---------- Data for review ----------

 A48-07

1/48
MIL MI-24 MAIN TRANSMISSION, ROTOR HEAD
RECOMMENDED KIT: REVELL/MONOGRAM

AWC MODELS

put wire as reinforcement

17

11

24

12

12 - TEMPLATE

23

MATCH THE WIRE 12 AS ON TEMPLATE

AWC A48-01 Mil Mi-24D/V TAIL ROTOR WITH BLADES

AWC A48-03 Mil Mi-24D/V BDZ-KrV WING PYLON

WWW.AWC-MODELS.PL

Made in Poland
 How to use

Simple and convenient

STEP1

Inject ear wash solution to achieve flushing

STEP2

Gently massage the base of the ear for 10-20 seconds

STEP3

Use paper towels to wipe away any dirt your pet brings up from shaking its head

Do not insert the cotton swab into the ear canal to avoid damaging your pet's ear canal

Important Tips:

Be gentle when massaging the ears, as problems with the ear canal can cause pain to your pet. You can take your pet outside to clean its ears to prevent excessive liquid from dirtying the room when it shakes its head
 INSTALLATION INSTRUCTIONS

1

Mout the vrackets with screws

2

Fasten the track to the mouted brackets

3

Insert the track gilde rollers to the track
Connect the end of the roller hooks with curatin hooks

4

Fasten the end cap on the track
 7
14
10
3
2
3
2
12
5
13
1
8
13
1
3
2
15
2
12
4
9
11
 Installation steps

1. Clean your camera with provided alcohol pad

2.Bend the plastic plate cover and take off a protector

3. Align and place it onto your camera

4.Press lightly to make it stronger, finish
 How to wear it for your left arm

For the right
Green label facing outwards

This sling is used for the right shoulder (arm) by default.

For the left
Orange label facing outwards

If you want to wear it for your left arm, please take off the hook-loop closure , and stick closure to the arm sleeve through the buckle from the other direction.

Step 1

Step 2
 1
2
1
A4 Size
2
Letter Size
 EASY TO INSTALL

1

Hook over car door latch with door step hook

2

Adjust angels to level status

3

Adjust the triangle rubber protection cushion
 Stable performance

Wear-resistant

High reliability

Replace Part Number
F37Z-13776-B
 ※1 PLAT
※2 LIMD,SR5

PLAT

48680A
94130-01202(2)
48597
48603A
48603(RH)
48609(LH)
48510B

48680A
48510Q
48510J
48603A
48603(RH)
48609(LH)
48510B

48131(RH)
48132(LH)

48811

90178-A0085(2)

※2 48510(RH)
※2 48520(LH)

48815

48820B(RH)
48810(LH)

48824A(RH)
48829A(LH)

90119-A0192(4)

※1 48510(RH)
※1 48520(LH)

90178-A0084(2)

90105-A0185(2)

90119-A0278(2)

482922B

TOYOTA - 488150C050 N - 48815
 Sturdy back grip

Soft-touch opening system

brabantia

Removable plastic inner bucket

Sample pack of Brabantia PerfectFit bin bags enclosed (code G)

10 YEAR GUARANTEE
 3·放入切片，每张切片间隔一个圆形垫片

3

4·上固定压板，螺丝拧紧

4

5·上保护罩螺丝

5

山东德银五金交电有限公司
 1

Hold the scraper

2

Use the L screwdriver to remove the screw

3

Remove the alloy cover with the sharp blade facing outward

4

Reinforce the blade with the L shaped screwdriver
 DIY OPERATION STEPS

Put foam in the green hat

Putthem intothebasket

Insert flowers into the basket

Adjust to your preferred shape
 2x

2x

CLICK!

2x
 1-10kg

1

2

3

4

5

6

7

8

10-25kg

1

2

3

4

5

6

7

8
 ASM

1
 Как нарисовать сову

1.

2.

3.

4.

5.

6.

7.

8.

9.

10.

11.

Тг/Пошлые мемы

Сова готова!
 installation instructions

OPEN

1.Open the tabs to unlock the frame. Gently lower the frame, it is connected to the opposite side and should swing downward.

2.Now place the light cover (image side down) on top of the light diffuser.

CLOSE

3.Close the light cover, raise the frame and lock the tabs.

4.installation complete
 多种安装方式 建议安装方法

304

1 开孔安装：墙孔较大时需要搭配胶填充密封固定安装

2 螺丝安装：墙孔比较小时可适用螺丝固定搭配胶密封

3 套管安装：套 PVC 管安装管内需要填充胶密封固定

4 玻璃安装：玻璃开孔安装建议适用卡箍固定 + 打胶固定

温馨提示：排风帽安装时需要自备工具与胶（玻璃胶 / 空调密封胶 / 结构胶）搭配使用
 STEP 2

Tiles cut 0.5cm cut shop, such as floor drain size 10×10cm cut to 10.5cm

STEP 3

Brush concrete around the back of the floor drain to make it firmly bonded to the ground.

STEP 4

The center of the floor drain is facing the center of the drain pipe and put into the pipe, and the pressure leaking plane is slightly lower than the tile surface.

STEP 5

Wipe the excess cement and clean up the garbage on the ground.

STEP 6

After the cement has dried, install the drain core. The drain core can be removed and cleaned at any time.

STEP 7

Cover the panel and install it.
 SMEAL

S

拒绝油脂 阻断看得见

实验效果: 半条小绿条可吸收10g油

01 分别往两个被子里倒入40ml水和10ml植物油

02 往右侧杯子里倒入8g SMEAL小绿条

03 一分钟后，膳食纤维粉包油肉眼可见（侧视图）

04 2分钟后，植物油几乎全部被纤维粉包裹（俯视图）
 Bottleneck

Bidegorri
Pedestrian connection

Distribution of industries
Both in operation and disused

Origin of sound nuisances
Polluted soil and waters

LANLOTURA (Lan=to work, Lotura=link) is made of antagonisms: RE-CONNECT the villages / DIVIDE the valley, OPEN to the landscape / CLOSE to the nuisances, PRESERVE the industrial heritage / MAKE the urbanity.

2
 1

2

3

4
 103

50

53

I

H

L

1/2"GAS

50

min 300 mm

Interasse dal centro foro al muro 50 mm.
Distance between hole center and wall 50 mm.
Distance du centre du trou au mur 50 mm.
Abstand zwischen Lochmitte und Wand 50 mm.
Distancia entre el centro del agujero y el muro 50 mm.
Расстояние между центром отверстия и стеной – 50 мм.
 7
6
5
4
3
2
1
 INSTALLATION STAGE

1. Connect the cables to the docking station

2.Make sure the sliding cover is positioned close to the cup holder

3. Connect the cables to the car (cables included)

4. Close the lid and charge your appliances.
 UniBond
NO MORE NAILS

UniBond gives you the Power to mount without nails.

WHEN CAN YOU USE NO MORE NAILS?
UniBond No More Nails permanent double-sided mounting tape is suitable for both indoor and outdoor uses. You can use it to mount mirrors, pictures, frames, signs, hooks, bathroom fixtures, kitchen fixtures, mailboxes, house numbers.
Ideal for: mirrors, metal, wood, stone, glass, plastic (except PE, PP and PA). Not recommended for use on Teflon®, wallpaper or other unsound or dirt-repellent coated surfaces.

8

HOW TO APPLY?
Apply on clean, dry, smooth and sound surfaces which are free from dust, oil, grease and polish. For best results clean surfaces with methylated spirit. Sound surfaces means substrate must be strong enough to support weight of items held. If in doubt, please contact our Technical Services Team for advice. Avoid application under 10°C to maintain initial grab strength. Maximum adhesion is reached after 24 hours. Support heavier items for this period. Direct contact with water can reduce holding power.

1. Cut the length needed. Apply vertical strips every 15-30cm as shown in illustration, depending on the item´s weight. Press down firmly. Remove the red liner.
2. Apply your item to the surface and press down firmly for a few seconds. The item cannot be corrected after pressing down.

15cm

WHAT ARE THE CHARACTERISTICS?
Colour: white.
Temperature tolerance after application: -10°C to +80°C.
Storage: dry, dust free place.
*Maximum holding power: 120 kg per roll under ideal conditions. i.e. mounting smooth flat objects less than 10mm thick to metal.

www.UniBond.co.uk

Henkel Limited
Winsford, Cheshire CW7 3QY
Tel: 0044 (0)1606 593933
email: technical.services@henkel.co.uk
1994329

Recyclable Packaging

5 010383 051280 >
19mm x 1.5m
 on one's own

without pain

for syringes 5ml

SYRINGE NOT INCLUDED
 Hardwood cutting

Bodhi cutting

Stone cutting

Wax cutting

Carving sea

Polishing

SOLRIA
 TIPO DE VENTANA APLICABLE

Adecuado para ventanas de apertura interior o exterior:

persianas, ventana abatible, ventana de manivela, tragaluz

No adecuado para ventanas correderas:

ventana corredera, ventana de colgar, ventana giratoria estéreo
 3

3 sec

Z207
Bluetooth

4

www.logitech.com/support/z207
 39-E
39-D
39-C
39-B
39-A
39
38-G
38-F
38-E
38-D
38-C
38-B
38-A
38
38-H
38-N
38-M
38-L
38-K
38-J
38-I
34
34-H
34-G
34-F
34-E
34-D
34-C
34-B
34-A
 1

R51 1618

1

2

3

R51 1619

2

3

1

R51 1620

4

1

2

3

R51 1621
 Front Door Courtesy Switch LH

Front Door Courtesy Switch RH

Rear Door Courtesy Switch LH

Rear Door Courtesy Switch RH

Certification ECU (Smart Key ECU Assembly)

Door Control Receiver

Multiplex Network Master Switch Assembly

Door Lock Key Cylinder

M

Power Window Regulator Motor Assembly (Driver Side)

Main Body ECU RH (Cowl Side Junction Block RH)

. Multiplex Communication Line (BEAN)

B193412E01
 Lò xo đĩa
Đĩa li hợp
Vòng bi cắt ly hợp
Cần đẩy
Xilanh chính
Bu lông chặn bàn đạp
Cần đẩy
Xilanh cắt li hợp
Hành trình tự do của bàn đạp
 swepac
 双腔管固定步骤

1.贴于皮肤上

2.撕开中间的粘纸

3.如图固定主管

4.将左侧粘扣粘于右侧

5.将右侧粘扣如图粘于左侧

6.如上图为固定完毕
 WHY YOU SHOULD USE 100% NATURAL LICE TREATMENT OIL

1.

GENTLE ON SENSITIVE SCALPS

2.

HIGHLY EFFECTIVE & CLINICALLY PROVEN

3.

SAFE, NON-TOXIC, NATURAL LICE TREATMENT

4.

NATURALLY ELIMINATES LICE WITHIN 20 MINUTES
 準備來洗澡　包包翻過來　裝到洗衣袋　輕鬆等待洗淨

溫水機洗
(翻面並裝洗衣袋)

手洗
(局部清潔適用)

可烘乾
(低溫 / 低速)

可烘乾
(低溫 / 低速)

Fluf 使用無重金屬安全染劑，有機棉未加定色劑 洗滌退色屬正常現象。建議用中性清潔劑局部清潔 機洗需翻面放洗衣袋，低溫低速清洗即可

----------

**Aim of the task**. Your task is to list each line of the records with the word "muro".

**Response area**.
Interasse dal centro foro al muro 50 mm.
Distancia entre el centro del agujero y el muro 50 mm.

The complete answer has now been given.